One issue with the current study was that the generalizability of findings to other populations was unclear because of published reports being restricted to China and a few other countries. Moreover, we do not have detailed data on the number of comorbidities/vascular risk factors and the severity of COVID-19. The heterogeneity of disease severity definition across studies was the other limitation of current study in which any of the following conditions are included as a severe case: ICU admission, receipt of mechanical ventilation or SpO2 < 90%, development of cardiac injury or end organ failure, and mortality.

In addition, most selected studies did not specify the type of cerebrovascular disease except for 2 in which cerebrovascular disease was defined as cerebral infarction. Furthermore, considering uncertainty about data collection methods and consistency, the results should be interpreted cautiously.

Conclusion

The findings indicate that the presence of associated comorbidities is associated with worse outcome in COVID-19 infection. Cerebrovascular disease was the most strongly predictive comorbidity for severe disease, followed by CVD, chronic lung disease, cancer, diabetes, and hypertension.

Statement of Ethics

This work is a systematic review and meta-analysis of the current available evidence. It was approved by the ethics committee of Iran University of Medical Sciences (IR.IUMS.REC.1396.070).
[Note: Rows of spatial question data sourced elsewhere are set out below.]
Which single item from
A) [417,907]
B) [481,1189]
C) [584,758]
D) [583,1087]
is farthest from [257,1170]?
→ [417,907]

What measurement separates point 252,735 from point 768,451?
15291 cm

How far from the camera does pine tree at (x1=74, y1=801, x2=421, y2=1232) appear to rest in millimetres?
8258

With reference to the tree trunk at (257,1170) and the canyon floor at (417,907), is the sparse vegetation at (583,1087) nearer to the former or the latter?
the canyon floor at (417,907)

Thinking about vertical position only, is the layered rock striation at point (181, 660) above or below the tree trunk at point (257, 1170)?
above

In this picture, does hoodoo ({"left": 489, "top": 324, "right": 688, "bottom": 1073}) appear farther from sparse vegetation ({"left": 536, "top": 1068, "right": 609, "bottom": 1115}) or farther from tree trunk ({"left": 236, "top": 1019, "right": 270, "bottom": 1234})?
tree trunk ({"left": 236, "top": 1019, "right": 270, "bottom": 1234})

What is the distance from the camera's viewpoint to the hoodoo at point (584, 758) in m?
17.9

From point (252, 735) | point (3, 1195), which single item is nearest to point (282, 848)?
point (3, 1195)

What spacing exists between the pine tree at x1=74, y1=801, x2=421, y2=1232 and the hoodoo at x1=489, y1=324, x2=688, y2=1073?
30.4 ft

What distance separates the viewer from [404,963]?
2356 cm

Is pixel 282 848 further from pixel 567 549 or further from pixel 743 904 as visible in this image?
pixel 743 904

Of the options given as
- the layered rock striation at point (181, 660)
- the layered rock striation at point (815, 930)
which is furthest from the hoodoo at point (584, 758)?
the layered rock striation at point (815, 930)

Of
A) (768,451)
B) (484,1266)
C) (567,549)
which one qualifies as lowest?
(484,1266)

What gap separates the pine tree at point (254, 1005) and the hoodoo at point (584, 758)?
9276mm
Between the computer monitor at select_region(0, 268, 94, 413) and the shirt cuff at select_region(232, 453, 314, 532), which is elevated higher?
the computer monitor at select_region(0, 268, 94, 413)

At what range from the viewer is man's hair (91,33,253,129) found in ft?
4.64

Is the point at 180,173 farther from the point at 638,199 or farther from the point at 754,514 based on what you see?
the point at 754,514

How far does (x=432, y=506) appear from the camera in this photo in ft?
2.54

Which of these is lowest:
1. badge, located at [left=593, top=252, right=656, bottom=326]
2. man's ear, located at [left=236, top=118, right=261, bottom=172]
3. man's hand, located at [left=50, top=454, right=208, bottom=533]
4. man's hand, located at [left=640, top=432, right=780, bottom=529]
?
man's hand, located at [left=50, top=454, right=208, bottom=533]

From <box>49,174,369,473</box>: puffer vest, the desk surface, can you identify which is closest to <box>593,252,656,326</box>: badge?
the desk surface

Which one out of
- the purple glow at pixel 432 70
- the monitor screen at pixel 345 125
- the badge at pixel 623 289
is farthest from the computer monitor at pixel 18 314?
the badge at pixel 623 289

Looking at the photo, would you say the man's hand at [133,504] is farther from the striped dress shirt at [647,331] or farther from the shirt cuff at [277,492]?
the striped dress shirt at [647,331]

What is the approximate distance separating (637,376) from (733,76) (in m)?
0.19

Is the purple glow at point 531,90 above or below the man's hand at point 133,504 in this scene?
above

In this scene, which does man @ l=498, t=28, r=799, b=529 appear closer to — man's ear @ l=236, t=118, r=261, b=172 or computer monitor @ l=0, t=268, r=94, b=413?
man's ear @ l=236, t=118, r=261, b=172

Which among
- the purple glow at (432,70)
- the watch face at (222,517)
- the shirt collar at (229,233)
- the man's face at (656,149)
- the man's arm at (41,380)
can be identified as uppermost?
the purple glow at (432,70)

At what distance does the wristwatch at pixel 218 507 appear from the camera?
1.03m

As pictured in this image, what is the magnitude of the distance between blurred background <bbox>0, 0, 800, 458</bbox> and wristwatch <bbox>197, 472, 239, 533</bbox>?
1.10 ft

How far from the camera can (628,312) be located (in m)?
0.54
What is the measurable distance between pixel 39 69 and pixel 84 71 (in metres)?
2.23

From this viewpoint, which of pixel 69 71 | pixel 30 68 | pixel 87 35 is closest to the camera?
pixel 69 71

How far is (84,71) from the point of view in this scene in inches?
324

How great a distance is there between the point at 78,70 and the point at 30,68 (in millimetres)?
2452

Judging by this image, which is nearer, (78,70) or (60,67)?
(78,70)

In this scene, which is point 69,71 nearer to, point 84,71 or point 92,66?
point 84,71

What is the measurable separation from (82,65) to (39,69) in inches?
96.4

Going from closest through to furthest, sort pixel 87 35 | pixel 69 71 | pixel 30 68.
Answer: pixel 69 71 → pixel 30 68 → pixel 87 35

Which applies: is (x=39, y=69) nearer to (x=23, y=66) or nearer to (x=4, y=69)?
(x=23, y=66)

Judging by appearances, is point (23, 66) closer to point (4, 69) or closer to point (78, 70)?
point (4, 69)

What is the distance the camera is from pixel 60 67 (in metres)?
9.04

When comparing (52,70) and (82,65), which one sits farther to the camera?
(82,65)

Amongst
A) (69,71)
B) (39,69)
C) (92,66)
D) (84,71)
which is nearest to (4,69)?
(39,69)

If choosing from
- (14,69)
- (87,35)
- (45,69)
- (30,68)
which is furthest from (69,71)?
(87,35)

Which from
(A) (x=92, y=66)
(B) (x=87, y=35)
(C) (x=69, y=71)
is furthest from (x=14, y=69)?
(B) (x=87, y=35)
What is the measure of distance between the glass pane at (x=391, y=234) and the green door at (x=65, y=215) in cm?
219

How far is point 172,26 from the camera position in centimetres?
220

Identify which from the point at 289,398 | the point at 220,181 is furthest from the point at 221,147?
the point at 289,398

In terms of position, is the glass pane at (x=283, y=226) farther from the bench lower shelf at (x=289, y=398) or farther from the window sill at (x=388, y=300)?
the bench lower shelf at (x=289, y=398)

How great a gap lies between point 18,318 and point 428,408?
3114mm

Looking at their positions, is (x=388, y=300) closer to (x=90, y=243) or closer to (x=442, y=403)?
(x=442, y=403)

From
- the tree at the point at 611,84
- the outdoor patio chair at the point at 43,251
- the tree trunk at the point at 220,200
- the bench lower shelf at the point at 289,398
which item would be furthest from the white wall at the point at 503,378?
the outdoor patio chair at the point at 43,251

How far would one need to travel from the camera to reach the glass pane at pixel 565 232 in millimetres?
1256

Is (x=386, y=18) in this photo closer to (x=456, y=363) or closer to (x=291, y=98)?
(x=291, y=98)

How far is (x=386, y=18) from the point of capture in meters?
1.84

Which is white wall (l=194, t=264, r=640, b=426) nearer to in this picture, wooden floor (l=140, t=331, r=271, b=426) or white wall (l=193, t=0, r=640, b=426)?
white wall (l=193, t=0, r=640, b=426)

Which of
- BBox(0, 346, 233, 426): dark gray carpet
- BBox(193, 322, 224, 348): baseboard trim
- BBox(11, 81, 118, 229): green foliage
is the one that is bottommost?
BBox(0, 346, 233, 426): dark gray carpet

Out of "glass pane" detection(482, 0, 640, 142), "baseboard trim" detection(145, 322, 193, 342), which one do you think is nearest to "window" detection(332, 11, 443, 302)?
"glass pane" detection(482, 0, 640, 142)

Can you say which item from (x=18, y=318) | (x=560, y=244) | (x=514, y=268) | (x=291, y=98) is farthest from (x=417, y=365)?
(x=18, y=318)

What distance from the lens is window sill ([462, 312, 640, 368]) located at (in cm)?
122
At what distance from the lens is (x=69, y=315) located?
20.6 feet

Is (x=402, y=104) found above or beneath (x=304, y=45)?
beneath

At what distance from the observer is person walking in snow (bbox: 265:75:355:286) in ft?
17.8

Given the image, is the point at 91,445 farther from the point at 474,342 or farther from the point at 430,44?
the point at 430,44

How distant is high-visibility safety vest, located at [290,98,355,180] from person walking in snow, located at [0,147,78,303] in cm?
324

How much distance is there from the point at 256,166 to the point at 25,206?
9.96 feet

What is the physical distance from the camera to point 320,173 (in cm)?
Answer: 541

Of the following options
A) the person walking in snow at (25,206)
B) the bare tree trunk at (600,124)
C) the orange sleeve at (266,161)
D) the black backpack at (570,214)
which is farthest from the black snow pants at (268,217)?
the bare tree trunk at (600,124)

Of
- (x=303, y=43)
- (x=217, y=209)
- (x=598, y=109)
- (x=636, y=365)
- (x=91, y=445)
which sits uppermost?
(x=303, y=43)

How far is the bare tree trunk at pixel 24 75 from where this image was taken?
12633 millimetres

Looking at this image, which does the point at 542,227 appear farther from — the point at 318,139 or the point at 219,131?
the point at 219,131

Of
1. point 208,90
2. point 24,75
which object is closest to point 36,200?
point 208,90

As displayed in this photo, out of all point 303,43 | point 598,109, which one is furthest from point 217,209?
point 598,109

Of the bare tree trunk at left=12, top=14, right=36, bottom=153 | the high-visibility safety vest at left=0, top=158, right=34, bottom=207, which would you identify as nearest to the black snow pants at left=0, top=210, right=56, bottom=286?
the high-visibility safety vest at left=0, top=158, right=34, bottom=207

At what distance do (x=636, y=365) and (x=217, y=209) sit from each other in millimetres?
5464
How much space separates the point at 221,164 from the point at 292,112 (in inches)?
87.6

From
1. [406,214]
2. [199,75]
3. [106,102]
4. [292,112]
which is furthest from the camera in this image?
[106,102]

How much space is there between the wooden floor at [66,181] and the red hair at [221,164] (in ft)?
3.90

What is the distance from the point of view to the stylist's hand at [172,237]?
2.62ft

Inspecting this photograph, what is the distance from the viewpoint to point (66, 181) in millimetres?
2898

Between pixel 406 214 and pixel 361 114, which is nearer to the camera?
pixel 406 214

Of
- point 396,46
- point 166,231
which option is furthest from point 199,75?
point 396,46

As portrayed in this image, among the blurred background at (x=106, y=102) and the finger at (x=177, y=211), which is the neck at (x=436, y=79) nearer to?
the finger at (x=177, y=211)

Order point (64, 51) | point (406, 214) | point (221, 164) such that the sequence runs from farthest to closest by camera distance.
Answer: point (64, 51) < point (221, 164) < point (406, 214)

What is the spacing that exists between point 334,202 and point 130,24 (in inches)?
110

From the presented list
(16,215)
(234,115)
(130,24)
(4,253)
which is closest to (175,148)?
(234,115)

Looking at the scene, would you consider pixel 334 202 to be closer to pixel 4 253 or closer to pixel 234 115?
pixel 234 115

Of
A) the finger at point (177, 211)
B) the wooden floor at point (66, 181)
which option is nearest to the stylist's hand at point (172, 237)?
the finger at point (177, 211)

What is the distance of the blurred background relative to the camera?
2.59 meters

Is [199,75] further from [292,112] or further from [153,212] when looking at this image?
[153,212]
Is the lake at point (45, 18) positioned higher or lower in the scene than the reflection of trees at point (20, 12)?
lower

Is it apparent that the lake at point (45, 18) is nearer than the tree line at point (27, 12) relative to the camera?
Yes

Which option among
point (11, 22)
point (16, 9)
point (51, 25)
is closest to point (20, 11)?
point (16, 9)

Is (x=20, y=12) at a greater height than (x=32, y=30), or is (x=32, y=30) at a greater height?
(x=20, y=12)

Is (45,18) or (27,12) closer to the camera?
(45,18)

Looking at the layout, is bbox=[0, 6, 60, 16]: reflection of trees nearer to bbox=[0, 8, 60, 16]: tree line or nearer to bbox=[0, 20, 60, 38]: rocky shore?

Conflict of Interest Statement

The authors have no conflicts of interest to disclose.

Funding Sources

This work was supported by Iran University of Medical Sciences (Grant No. IR.IUMS.REC.1399.070).

Author Contributions

Z.E. created a systematic search strategy. M.H. and R.A. screened and evaluated the titles and abstracts of citations independently, and then M.E.Kh. checked the screening results. L.J. performed statistical analysis. M.H. and R.A. wrote the manuscript and M.E.Kh. revised. All authors checked and approved the final version.